» **JOB**: Change "conifer forest" to "evergreen forest" in everything from the start of the data down to the line containing "8336 millimetres", leaving all else unchanged. Return only those lines.

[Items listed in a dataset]
────────────────────

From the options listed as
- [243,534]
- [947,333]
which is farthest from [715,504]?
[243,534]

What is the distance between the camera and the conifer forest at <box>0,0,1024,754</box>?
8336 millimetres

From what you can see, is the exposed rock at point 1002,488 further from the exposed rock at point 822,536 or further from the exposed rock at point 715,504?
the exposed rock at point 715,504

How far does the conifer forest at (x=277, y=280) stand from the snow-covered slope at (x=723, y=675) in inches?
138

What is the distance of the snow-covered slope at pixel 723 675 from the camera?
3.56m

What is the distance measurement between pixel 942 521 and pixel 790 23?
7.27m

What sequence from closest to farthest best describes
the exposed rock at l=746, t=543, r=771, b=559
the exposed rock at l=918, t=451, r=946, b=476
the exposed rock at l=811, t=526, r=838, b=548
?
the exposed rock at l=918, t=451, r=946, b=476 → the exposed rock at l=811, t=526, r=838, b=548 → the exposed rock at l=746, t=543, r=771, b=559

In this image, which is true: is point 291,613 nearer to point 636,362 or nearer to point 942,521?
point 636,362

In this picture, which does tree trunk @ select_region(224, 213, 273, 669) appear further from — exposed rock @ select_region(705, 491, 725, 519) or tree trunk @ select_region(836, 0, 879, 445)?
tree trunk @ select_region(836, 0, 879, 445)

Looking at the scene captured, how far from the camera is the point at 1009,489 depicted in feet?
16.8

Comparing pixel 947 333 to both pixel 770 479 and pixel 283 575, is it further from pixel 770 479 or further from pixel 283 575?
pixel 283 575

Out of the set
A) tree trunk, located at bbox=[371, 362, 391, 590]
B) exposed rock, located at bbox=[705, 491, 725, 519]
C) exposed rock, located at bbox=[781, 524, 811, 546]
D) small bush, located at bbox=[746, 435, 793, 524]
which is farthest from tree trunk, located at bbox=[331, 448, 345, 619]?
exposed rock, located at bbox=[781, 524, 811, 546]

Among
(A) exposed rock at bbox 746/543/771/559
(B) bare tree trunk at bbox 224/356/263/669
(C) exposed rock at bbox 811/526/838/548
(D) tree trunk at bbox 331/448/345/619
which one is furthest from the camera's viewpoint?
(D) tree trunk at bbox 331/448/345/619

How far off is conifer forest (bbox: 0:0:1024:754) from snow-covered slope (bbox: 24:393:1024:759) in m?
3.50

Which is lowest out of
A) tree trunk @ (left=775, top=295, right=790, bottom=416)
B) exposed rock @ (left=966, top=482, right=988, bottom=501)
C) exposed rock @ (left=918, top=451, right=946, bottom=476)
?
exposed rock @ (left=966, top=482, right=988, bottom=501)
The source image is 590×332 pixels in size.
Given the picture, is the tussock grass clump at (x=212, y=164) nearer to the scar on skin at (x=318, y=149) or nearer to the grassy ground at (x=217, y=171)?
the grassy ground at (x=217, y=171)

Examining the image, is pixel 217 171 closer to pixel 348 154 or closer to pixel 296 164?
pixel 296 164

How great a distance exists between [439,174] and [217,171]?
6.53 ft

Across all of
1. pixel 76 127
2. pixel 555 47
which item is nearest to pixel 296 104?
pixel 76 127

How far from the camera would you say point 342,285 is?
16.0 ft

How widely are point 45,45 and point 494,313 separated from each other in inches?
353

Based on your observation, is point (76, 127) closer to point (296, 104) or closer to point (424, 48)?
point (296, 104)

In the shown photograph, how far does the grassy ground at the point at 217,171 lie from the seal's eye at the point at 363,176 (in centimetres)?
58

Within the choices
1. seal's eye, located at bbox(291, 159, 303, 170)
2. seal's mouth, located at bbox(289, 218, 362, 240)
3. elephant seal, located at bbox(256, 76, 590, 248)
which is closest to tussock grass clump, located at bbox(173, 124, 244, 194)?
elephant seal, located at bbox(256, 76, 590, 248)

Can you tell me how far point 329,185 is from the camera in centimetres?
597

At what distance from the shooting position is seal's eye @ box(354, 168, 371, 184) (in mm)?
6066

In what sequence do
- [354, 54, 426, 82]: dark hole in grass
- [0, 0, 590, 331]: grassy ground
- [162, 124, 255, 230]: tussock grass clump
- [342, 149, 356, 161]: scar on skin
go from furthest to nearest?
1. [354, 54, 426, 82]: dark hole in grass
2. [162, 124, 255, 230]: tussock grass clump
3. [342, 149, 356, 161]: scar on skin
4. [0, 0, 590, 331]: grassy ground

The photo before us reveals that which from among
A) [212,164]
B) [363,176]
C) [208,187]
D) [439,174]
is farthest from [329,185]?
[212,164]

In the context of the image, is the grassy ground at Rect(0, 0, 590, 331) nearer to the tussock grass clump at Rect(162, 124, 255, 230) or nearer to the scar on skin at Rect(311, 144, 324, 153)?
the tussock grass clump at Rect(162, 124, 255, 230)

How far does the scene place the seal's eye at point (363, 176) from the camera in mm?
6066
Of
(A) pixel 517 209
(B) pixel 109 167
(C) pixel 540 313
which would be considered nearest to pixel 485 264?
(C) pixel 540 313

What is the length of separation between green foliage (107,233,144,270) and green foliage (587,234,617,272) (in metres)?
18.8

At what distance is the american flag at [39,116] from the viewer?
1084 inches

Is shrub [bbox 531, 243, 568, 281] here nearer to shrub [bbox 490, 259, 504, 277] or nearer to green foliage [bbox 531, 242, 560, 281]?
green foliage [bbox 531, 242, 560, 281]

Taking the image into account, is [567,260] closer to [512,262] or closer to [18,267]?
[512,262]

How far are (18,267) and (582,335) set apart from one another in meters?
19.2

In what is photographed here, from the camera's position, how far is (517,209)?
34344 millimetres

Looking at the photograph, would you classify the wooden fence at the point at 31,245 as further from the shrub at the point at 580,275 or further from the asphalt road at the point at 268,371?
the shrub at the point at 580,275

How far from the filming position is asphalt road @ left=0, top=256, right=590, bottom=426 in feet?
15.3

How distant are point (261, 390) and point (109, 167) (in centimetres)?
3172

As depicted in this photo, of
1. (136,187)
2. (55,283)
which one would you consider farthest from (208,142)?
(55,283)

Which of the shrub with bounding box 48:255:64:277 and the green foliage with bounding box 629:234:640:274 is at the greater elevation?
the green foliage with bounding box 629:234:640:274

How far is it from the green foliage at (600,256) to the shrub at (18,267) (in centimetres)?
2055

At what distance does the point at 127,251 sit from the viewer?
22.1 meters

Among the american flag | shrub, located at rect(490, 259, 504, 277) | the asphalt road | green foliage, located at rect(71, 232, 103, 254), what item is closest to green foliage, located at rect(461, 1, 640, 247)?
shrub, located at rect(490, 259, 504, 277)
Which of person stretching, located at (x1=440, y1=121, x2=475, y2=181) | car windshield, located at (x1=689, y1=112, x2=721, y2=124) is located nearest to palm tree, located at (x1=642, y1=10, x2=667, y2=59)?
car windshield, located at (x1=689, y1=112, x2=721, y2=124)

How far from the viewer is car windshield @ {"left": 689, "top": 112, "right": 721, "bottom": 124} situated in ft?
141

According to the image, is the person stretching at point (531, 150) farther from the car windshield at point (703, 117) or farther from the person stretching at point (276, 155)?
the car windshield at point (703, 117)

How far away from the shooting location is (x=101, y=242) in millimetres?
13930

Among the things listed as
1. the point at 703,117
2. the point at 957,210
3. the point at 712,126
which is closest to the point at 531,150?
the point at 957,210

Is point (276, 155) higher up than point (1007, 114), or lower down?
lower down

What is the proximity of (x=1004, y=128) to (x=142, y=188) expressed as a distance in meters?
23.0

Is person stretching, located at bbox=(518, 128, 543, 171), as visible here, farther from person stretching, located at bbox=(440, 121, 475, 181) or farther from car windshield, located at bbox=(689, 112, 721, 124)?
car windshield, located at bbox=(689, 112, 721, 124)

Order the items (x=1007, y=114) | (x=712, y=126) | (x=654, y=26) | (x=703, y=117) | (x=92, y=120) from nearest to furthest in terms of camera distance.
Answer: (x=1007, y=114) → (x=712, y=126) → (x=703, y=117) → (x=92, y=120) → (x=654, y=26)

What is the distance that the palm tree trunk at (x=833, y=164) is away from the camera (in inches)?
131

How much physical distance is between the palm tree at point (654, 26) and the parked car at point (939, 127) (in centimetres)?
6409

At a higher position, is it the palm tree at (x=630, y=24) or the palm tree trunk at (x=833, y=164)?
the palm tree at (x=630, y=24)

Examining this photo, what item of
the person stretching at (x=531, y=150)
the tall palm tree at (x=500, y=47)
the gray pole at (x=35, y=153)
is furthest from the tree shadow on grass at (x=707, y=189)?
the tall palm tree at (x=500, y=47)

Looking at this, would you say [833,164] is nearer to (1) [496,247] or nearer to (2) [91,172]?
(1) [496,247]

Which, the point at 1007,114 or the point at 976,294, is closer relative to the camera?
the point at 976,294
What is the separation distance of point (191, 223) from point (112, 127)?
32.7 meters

────────────────────

» **OUTPUT OF THE EXERCISE**:
From the options listed as
- [243,534]
- [947,333]
which is farthest from [715,504]?
[243,534]

What is the distance between the camera and the evergreen forest at <box>0,0,1024,754</box>?
8336 millimetres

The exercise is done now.